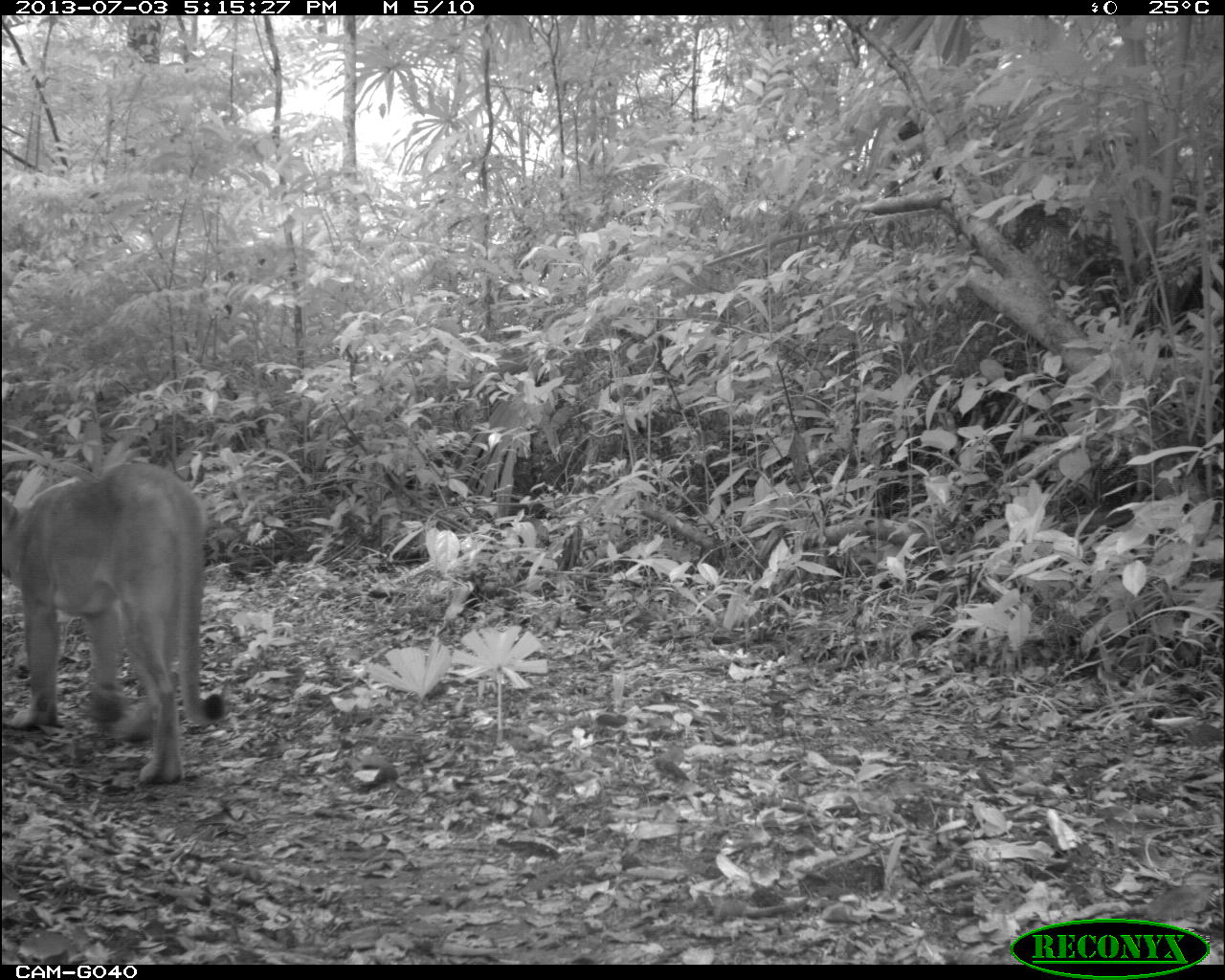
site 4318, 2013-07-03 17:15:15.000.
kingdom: Animalia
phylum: Chordata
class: Mammalia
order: Carnivora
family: Felidae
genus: Puma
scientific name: Puma concolor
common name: mountain lion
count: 1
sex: male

WHAT IS REQUIRED: Would you write out each record above exactly, with no images?

EXERCISE SOLUTION:
site 4318, 2013-07-03 17:15:15.000.
kingdom: Animalia
phylum: Chordata
class: Mammalia
order: Carnivora
family: Felidae
genus: Puma
scientific name: Puma concolor
common name: mountain lion
count: 1
sex: male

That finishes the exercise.